§ **TEXTO PARA LEITURA**
TJPE Mantém Embargada Obra sem Licença para Construção

Ao julgar o agravo de instrumento interposto contra determinação de embargo de obra na Ação de Nunciação de Obra Nova, o Tribunal de Justiça de Pernambuco manteve a decisão assentando que não foi comprovada a propriedade do imóvel e a licença para construção estava vencida.

Entenda o Caso

O agravo de instrumento foi interposto contra a decisão proferida nos autos da Ação de Nunciação de Obra Nova proposta pelo Município, que determinou o embargo de obra nova realizada pelo réu.

Na inicial, o Município argumentou que “(i) a construção estaria sendo realizada em terreno dado em ‘doação flagrantemente irregular estabelecida pela antiga gestão’ municipal, e de que (ii) a obra é irregular, pois não teriam sido expedidas as correspondentes licenças para construir”.

O agravante, nas razões, alegou que:

(i) o imóvel foi adquirido mediante doação” realizada com observância das formalidades legais; (ii) pagou pela licença de construção, cumprindo com o determinado no art. 90 do Código Tributário Municipal de Calumbi; (iii) “além da licença de construção paga, o projeto arquitetônico para construção do imóvel também tem aprovação de técnico responsável (...) e Anotação de Responsabilidade Técnica”; (iv) que a área da futura praça a ser construída pelo Município não corresponde ao terreno em que a obra embargada estava sendo construída; [...].

O Município, em contrarrazões, afirmou que é nula a doação do terreno por “inexistência de licença de construção válida, atual e regular”.

Decisão do TJPE

A 2ª Câmara de Direito Público do Tribunal de Justiça do Estado de Pernambuco, com voto do Desembargador Relator Eduardo Guilliod Maranhão, negou provimento ao recurso.

De início, foi consignada a liberdade de construir como regra geral no ordenamento jurídico “[...] como corolário do direito à propriedade (CF, art. 5º, XXII e XXIII[1] e CC, art. 1.228[2])”.

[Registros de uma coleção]
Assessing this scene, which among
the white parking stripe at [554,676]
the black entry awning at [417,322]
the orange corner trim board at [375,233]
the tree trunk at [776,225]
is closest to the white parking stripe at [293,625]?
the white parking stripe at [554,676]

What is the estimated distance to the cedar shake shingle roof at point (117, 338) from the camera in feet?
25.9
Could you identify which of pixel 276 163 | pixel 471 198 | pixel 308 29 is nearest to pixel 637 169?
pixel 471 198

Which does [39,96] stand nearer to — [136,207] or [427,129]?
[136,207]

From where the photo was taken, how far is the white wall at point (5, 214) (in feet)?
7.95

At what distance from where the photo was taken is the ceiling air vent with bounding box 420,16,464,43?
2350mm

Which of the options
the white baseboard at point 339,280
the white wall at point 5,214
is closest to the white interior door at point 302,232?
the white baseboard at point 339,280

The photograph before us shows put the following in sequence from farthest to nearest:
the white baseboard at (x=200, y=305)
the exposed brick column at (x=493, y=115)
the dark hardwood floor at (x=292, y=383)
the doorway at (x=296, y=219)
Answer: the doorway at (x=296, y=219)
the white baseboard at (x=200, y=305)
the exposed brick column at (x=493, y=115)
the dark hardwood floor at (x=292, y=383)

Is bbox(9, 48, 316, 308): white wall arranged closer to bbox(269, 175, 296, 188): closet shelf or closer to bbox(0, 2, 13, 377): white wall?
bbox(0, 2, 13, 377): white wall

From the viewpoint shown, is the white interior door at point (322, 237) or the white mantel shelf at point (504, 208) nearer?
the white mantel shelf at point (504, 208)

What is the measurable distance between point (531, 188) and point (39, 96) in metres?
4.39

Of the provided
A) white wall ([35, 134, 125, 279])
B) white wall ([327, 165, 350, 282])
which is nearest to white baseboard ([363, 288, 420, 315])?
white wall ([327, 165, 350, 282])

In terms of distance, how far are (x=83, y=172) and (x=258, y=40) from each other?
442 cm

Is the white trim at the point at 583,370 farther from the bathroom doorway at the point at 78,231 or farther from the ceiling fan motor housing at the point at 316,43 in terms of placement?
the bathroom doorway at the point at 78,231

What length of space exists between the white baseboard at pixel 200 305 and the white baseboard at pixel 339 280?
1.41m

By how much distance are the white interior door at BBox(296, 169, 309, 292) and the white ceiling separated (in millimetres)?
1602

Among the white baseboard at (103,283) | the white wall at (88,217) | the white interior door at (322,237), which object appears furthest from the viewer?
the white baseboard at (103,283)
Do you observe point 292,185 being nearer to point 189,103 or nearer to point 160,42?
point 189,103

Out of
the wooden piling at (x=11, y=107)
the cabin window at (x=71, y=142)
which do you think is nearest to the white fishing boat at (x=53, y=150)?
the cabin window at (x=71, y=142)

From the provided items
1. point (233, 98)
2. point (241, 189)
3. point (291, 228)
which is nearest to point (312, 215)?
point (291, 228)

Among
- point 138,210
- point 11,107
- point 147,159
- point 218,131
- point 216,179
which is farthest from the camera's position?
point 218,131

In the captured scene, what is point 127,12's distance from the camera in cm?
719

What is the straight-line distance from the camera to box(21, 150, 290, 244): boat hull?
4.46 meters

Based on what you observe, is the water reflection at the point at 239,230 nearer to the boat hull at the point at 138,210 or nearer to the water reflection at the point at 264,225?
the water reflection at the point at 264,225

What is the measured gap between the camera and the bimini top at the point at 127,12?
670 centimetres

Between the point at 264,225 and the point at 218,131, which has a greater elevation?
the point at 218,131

§ **O QUE SE PEDE**
Repita fielmente o trecho da notícia sobre a obra embargada que começa em "TJPE Mantém Embargada" e vai até "construção estava vencida.", incluindo estas últimas palavras.

§ **EXERCÍCIO RESOLVIDO**
TJPE Mantém Embargada Obra sem Licença para Construção

Ao julgar o agravo de instrumento interposto contra determinação de embargo de obra na Ação de Nunciação de Obra Nova, o Tribunal de Justiça de Pernambuco manteve a decisão assentando que não foi comprovada a propriedade do imóvel e a licença para construção estava vencida.